Moxidectin is a potent, broad-spectrum endectocide (antiparasitic that is active against endo- and ecto-parasites) with activity against nematodes, insects, and acari. It was first used in cattle followed by an approved use in general animals. It is a semi-synthetic methoxine derivative of nemadectin which is a 16-member pentacyclic lactone of the milbemycin class. Moxidectin differs by the absence of a disaccharide moiety on carbon 13, a substituted olefinic side chain at carbon 25 and a unique methoxime moiety at carbon 23. Due to these modifications, moxidectin is classified as a second generation macrocyclic lactone. Moxidectin was developed by Medicines Development for Global Health and FDA approved in June 13, 2018.

Definition

ChEBI: Moxidectin is a milbemycin.

Pharmacokinetics

Moxidectin has been reported to be highly effective against Onchocerca volvulus when compared to ivermectin. When moxidectin was administered in infected individuals, the microfilarial load in the skin was lower even when compared to the current therapy, ivermectin. The levels of microfilarial got reduced to an undetectable level while being safe to be used in mass drug administration.

Veterinary Drugs and Treatments

In dogs and cats, moxidectin with lufenuron is indicated as a once a month topical preventative for the prevention of heartworm, flea adulticide, ear mites (cats) and treatment for hookworms, roundworms, and whipworms (dogs). It has also been successfully used as a treatment for generalized demodicosis.
In cattle, moxidectin is indicated for the treatment and control of the following internal [adult and fourth stage larvae (L4)] and external parasites: Gastrointestinal roundworms: Ostertagia ostertagi (adult and L4, including inhibited larvae), Haemonchus placei (adult), Trichostrongylus axei (adult and L4), Trichostrongylus colubriformis (adult), Cooperia oncophora (adult), Cooperia punctata (adult), Bunostomum phlebotomum (adult), Oesophagostomum radiatum (adult), Nematodirus helvetianus (adult); Lungworm: Dictyocaulus viviparus (adult and L4); Cattle Grubs: Hypoderma bovis, Hypoderma lineatum Mites: Chorioptes bovis, Psoroptes ovis (Psoroptes communis var. bovis); Lice: Linognathus vituli, Haematopinus eurysternus, Solenopotes capillatus, Damalinia bovis; Horn flies: Haematobia irritans. To control infections and to protect from reinfection from Ostertagia ostertagi for 28 days after treatment and from Dictyocaulus viviparus for 42 days after treatment.
In sheep, oral moxidectin is indicated for the control of Haemonchus contortus (adult and L4), Teladosrsagia circumcincta & trifurcata (adult and L4), Trichostrongylus colubriformis, axei, & vitrinius (adult & L4), Cooperia curticei & oncophora (adult and L4), Oesophagostomum columbianum & venolosum (adult & L4), and Nematodirus battus, filicollis, & spathiger (adult & L4).

## [Work request]
Duplicate the passage of the moxidectin text that begins at the words "Pharmacokinetics" and stops after the words "for generalized demodicosis.". Rely only on the moxidectin text above.

## [Listed records]
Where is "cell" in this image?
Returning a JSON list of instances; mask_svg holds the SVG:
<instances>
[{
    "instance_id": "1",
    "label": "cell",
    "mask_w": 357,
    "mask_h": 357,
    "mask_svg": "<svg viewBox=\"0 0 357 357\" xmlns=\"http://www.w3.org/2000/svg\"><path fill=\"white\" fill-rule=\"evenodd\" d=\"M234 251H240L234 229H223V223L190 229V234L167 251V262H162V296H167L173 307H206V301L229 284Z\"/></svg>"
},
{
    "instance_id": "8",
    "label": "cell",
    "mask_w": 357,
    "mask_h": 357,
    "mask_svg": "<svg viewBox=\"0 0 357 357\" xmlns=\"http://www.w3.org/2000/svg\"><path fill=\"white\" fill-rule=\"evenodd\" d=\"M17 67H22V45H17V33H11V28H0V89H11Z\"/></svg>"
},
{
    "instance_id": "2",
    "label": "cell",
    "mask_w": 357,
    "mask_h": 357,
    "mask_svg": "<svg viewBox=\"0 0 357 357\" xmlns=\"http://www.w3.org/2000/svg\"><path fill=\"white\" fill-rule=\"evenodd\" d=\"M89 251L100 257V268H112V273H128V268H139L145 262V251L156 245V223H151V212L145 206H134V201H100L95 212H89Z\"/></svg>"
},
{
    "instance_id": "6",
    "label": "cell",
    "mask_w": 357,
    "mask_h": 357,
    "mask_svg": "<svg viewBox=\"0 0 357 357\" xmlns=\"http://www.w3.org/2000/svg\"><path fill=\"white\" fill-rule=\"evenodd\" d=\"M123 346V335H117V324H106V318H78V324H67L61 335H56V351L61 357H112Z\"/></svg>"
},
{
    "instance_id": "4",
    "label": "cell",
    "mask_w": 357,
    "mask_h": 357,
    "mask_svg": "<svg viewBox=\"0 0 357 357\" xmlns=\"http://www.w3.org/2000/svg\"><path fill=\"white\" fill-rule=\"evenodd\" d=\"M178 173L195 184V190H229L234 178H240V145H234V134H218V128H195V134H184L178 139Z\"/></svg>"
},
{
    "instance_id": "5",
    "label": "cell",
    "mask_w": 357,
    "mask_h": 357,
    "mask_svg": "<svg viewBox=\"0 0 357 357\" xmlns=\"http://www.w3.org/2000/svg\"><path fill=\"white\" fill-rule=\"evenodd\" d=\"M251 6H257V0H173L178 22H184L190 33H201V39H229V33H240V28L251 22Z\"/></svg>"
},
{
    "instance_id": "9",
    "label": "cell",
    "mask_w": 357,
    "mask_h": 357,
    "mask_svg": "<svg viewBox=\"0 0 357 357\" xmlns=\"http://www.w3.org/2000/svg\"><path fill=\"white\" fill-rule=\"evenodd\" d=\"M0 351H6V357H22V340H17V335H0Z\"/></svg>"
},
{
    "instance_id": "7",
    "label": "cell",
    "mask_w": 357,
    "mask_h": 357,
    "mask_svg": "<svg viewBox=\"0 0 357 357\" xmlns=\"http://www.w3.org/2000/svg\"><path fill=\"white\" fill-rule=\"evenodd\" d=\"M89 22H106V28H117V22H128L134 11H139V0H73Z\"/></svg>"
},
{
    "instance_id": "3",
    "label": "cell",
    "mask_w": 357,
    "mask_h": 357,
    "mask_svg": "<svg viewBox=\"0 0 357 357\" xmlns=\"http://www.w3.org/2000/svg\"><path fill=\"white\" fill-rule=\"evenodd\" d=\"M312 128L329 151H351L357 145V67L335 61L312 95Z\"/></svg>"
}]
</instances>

## [Expected answer]
Pharmacokinetics

Moxidectin has been reported to be highly effective against Onchocerca volvulus when compared to ivermectin. When moxidectin was administered in infected individuals, the microfilarial load in the skin was lower even when compared to the current therapy, ivermectin. The levels of microfilarial got reduced to an undetectable level while being safe to be used in mass drug administration.

Veterinary Drugs and Treatments

In dogs and cats, moxidectin with lufenuron is indicated as a once a month topical preventative for the prevention of heartworm, flea adulticide, ear mites (cats) and treatment for hookworms, roundworms, and whipworms (dogs). It has also been successfully used as a treatment for generalized demodicosis.